GIVEN PROBLEM: Please list each view of life after death that Maimonides assigns to a group of Jews in the afterlife text below.

SOURCE DOCUMENT:
Many people today, Christians, Muslims, and Jews, as well as people of other religions, are convinced that good people go to heaven when they die, while people who acted improperly go to Hell. But the notion that these places exist is pagan and entered Judaism only in the late second temple period, probably round 320 BCE.
In his introduction to the tenth chapter of Mishnah Sanhedrin, called Chelek, the great Jewish philosopher Maimonides (1138-1204) describes five groups of Jews who have opinions about life after death. The first group believes that righteous people will go to an idyllic land called the Garden of Eden where no work is required and the people live a life of joy forever, while evil people go to hell, called Gehenna Hebrew, where their bodies are burned and where they suffer various types of agonies for eternity. The second group expect the arrival in the future of a messiah when good people will live in comfort forever. The third is convinced that people will be resurrected in the future and then join their family that died and live in comfort forever. The fourth group contend that the reward for observing the biblical commandments is physical pleasure while alive. The fifth group, which is the majority, combine the prior four as their expectation following death.

[Records drawn from a collection]
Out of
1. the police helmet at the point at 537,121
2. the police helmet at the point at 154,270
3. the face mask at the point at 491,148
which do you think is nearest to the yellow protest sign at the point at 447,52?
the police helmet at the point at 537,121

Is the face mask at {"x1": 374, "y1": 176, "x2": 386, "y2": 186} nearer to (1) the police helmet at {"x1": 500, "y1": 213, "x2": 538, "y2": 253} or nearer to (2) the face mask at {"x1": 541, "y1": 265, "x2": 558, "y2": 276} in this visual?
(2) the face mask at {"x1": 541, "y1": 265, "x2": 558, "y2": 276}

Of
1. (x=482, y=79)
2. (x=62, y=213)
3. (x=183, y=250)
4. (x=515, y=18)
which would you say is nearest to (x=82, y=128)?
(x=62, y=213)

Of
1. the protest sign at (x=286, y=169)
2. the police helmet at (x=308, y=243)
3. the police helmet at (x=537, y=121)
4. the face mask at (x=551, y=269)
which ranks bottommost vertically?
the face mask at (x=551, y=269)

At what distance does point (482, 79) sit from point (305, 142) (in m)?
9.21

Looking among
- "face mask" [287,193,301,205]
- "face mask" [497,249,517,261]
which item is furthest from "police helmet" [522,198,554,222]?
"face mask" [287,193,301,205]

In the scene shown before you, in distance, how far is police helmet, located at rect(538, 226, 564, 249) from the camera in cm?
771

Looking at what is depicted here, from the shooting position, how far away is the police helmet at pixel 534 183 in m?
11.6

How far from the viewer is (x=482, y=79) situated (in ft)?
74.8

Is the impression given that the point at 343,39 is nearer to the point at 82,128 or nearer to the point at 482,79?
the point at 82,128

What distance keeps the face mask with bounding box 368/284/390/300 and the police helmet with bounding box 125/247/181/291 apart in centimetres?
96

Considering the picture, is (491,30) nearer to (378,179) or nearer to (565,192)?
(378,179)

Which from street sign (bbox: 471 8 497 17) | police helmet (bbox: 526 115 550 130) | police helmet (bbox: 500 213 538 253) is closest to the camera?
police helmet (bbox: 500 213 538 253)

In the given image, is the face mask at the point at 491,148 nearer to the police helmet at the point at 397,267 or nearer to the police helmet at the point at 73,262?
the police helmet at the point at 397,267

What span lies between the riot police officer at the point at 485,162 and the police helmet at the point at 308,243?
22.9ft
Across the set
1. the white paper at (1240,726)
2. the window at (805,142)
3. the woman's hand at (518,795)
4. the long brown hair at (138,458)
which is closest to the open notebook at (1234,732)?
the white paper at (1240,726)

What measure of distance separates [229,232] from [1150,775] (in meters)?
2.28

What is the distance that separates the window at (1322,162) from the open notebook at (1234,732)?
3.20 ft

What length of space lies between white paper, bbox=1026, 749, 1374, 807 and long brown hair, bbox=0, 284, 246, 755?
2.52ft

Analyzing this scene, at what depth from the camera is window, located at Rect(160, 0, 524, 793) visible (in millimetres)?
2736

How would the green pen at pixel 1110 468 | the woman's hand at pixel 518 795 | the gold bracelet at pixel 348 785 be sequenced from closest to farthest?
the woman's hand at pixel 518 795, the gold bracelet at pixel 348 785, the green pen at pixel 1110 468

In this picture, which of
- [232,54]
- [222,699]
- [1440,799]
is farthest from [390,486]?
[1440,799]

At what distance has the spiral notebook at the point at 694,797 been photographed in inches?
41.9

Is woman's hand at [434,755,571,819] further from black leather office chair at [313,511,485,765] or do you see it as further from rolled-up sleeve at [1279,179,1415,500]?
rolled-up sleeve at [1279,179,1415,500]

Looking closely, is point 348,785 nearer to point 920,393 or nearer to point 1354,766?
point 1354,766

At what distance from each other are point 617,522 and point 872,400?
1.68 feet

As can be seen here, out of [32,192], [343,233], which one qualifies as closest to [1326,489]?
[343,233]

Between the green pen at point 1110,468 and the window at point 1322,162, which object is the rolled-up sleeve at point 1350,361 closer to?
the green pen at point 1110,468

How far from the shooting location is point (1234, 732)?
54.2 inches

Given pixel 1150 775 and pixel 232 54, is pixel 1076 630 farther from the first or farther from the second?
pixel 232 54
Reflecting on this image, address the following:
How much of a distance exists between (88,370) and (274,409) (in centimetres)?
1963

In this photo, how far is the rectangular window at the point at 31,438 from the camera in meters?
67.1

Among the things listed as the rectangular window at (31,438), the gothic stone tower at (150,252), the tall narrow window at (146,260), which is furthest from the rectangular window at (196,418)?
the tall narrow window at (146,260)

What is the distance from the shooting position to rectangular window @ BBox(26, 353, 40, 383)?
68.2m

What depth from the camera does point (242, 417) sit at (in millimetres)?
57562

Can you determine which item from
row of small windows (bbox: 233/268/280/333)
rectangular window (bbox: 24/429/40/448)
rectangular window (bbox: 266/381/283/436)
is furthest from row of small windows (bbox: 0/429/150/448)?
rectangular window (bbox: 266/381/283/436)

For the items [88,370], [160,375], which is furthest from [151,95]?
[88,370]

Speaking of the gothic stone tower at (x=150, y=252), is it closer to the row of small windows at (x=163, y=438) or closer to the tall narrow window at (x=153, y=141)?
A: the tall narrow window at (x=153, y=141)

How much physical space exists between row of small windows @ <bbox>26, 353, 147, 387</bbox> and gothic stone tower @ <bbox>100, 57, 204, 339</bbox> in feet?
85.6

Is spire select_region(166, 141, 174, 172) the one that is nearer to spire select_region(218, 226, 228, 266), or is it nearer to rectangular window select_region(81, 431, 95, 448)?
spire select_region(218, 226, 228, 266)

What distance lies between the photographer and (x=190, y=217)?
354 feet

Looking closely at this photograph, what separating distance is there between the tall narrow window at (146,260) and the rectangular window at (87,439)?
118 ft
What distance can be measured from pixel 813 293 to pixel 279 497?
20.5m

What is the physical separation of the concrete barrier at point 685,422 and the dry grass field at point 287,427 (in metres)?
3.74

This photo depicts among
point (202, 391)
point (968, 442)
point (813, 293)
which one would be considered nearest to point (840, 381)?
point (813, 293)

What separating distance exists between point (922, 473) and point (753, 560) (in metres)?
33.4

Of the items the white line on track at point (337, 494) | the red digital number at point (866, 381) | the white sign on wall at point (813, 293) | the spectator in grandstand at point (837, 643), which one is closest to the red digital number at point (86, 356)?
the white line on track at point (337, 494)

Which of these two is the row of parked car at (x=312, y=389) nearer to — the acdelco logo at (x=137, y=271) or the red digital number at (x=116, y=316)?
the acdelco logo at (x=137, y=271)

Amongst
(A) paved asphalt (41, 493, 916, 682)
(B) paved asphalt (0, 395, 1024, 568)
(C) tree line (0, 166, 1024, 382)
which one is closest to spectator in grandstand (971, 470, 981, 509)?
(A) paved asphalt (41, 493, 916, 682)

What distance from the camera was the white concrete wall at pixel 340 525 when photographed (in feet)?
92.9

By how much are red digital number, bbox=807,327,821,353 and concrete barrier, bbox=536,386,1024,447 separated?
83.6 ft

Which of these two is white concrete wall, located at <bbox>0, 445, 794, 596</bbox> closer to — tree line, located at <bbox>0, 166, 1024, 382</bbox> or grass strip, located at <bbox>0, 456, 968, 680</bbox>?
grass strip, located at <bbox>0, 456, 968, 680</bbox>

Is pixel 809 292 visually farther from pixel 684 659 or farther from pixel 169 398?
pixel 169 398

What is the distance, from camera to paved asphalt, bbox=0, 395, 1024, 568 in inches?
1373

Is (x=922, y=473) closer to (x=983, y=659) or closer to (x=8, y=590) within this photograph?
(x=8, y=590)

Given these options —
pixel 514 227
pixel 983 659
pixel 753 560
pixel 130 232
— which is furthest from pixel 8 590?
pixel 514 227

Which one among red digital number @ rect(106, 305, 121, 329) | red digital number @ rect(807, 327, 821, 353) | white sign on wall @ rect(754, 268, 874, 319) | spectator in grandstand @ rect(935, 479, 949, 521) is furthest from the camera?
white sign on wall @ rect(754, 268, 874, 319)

RESULT FOR THIS TASK:
1. Righteous people go to the Garden of Eden, an idyllic land where no work is required and people live a life of joy forever. Evil people go to Gehenna, where their bodies are burned and they suffer various agonies for eternity.
2. A messiah will arrive in the future, and good people will then live in comfort forever.
3. People will be resurrected in the future, join their family members who died, and live in comfort forever.
4. The reward for observing the biblical commandments is physical pleasure while alive.
5. The majority group combines the four prior views as its expectation after death.